What this task involves: Could you repeat the records below exactly, leaving out any pictures?
───── Data for this task ─────
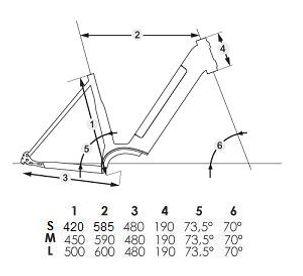 Géométrie Granville Unisex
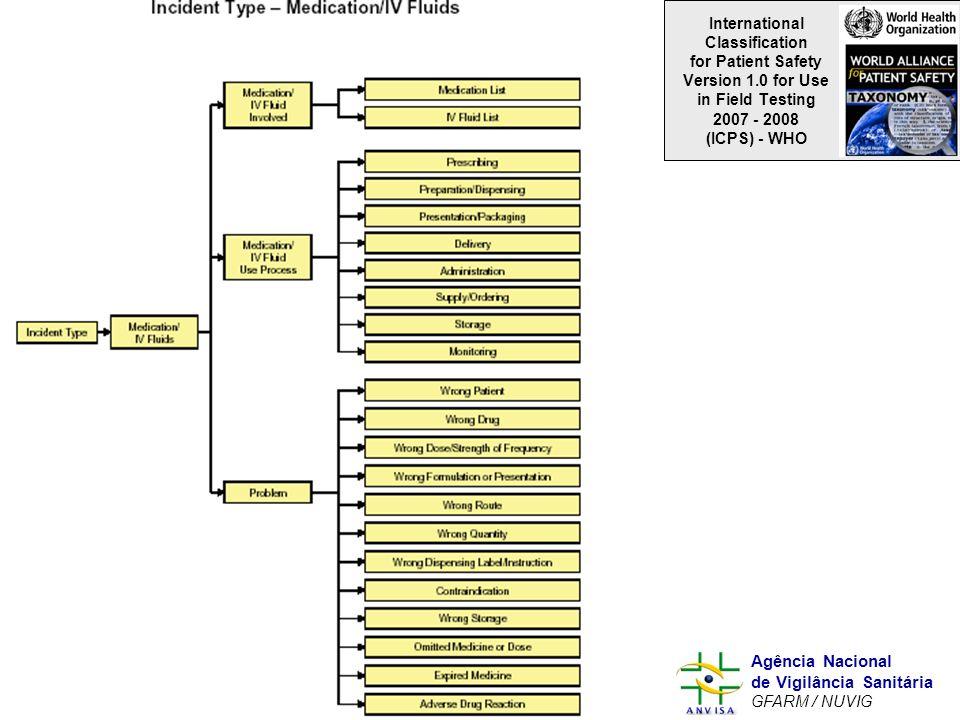 Murilo Freitas Dias Agência Nacional de Vigilância Sanitária GFARM / NUVIG International Classification for Patient Safety Version 1.0 for Use in Fiel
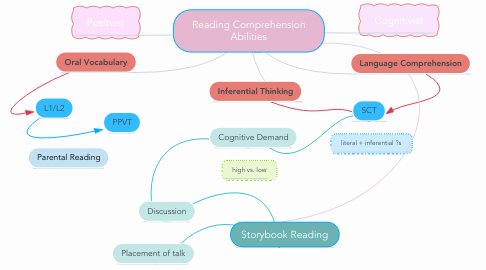 Mind Map: Reading Comprehension Abilities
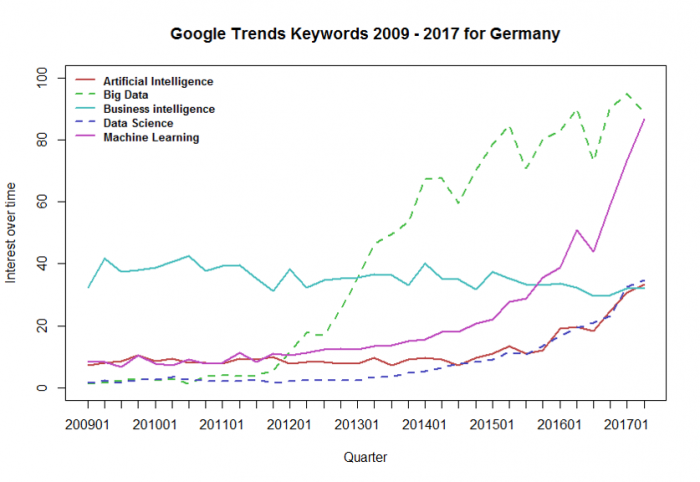 Is data science still on the rise in Germany? Answers from Google Trends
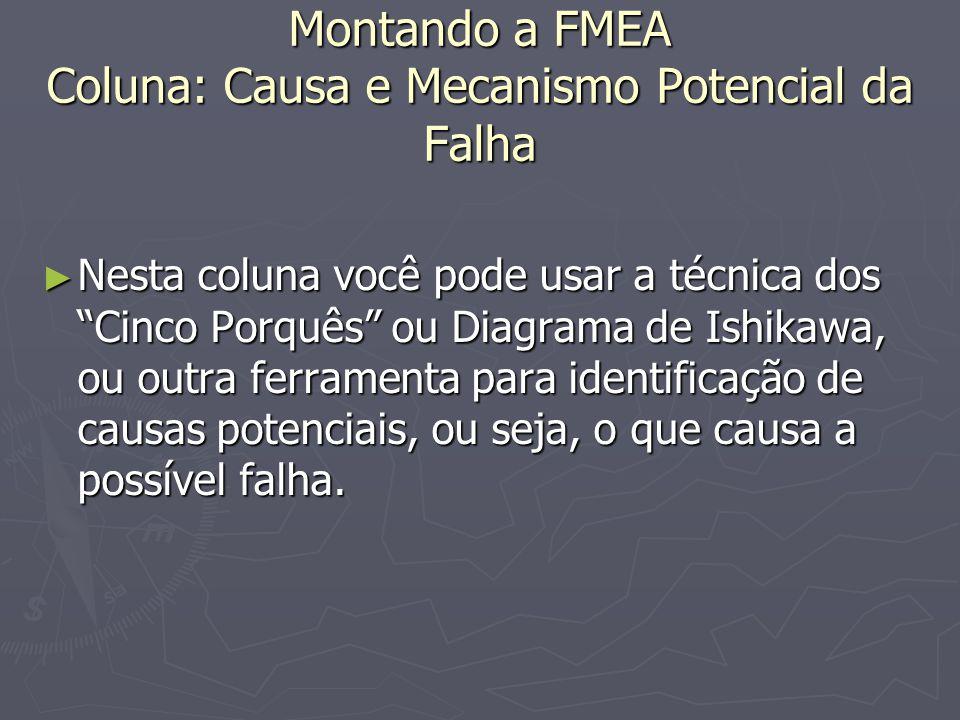 Montando a FMEA Coluna: Causa e Mecanismo Potencial da Falha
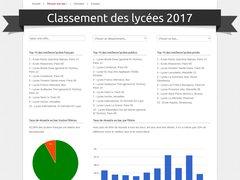 Détails : Guide des lycées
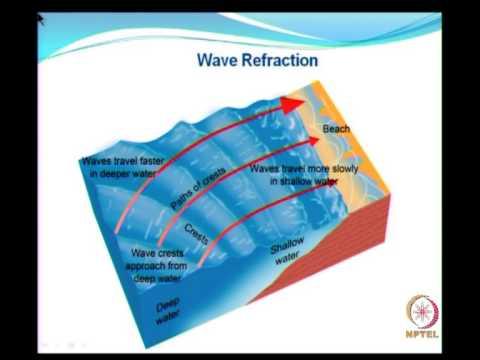 Mod-01 Lec-01 Wave deformation - I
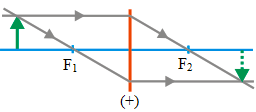 Ray diagrams for converging lens 5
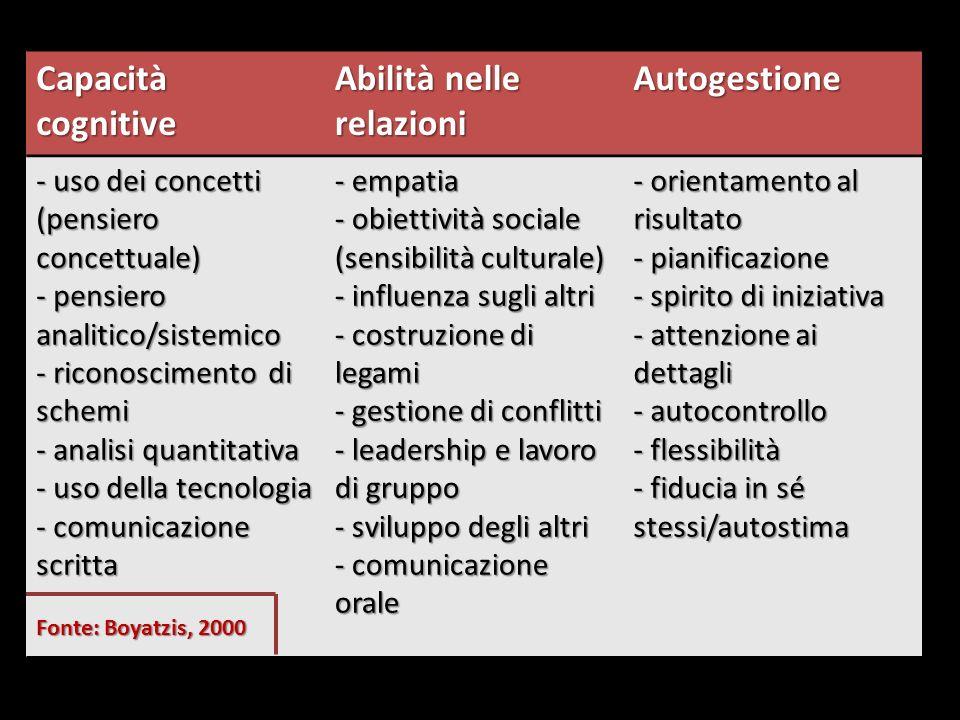 Capacità cognitive Abilità nelle relazioni Autogestione - uso dei concetti (pensiero concettuale) - pensiero analitico/sistemico - riconoscimento di s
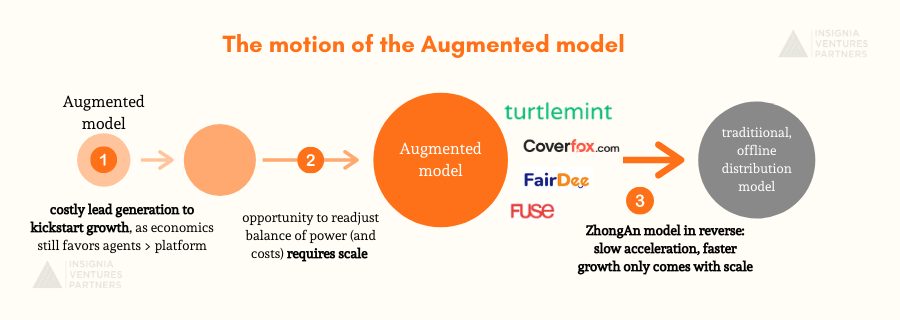 From left to right, the growth of the Augmented model as it tries to disrupt the traditional, offline distribution models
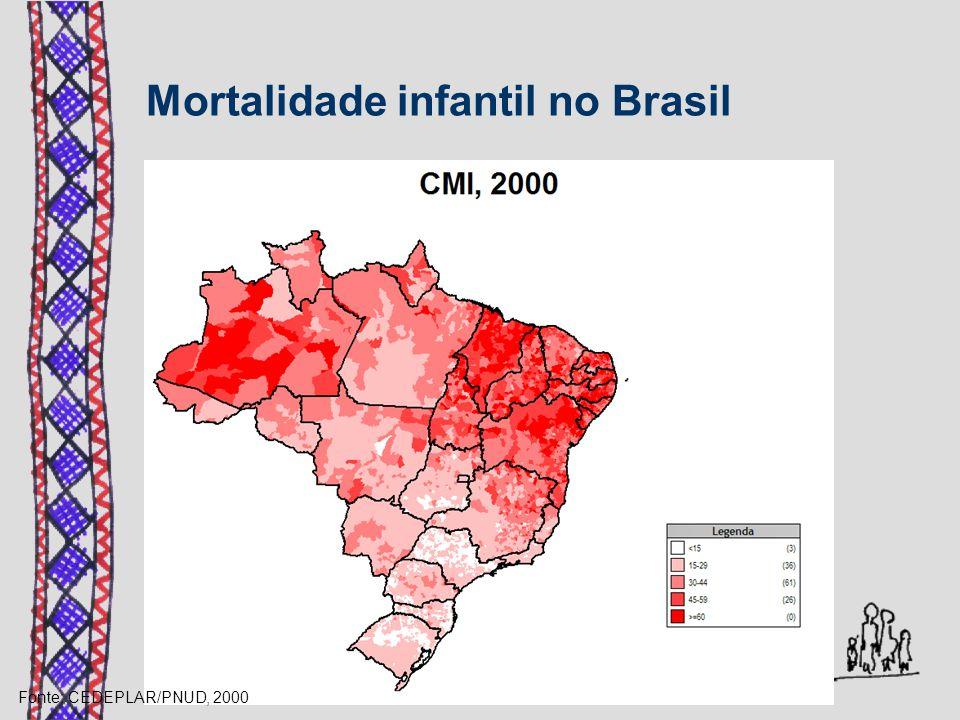 Mortalidade infantil no Brasil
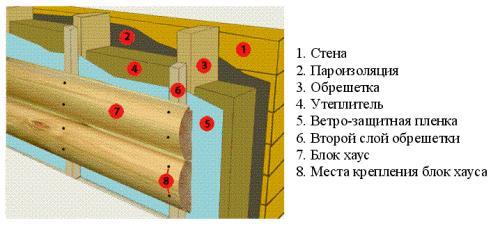 Конструкция монтажа Блок Хауса на стену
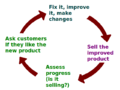 Business Feedback Loop PNG version.png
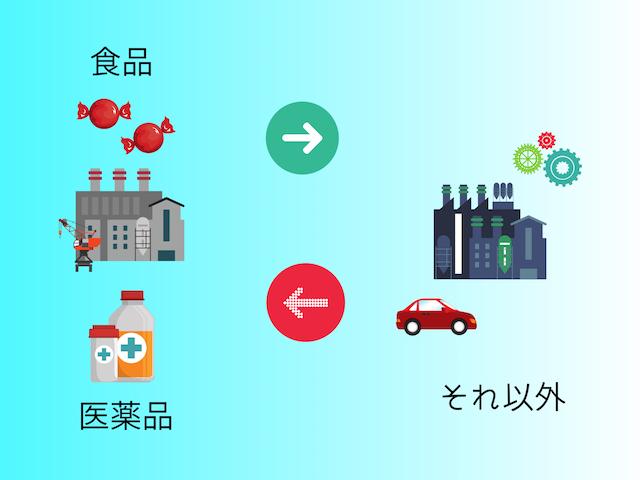 工場の種類について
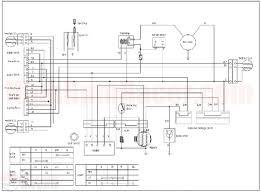 wiring diagram for chinese 110 atv taotao 110cc atv wiring diagram at 110 Atv Wiring Schematics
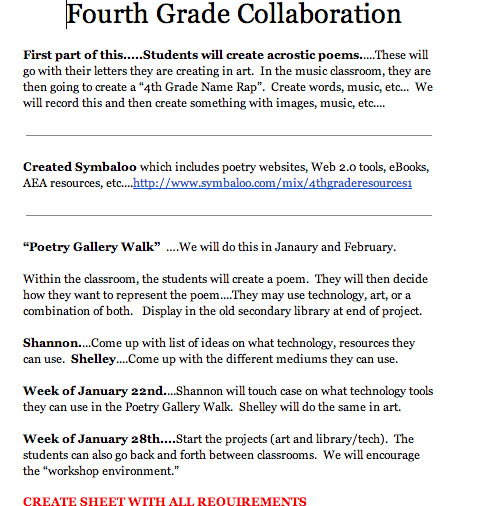 The Library Voice: Collaborative Poetry Gallery Walk Project ...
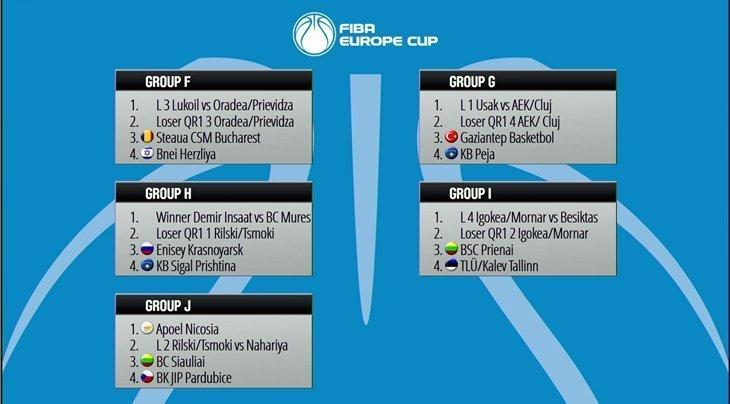 Οι αντίπαλοι και το πρόγραμμα στο FIBA Europe Cup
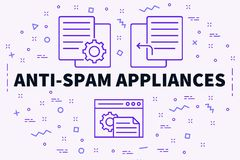 Conceptual business illustration with the words anti-spam applia stock illustration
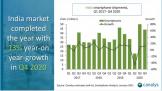 2020年,中国品牌占智能手机对印度出货量的77%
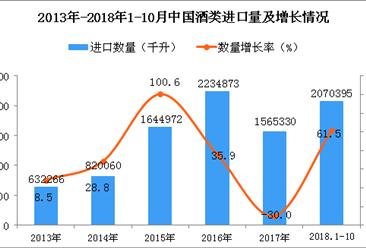 2018年1-10月中国酒类进口数量及金额增长情况分析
─────
The completed task:
 Géométrie Granville Unisex
 Murilo Freitas Dias Agência Nacional de Vigilância Sanitária GFARM / NUVIG International Classification for Patient Safety Version 1.0 for Use in Fiel
 Mind Map: Reading Comprehension Abilities
 Is data science still on the rise in Germany? Answers from Google Trends
 Montando a FMEA Coluna: Causa e Mecanismo Potencial da Falha
 Détails : Guide des lycées
 Mod-01 Lec-01 Wave deformation - I
 Ray diagrams for converging lens 5
 Capacità cognitive Abilità nelle relazioni Autogestione - uso dei concetti (pensiero concettuale) - pensiero analitico/sistemico - riconoscimento di s
 From left to right, the growth of the Augmented model as it tries to disrupt the traditional, offline distribution models
 Mortalidade infantil no Brasil
 Конструкция монтажа Блок Хауса на стену
 Business Feedback Loop PNG version.png
 工場の種類について
 wiring diagram for chinese 110 atv taotao 110cc atv wiring diagram at 110 Atv Wiring Schematics
 The Library Voice: Collaborative Poetry Gallery Walk Project ...
 Οι αντίπαλοι και το πρόγραμμα στο FIBA Europe Cup
 Conceptual business illustration with the words anti-spam applia stock illustration
 2020年,中国品牌占智能手机对印度出货量的77%
 2018年1-10月中国酒类进口数量及金额增长情况分析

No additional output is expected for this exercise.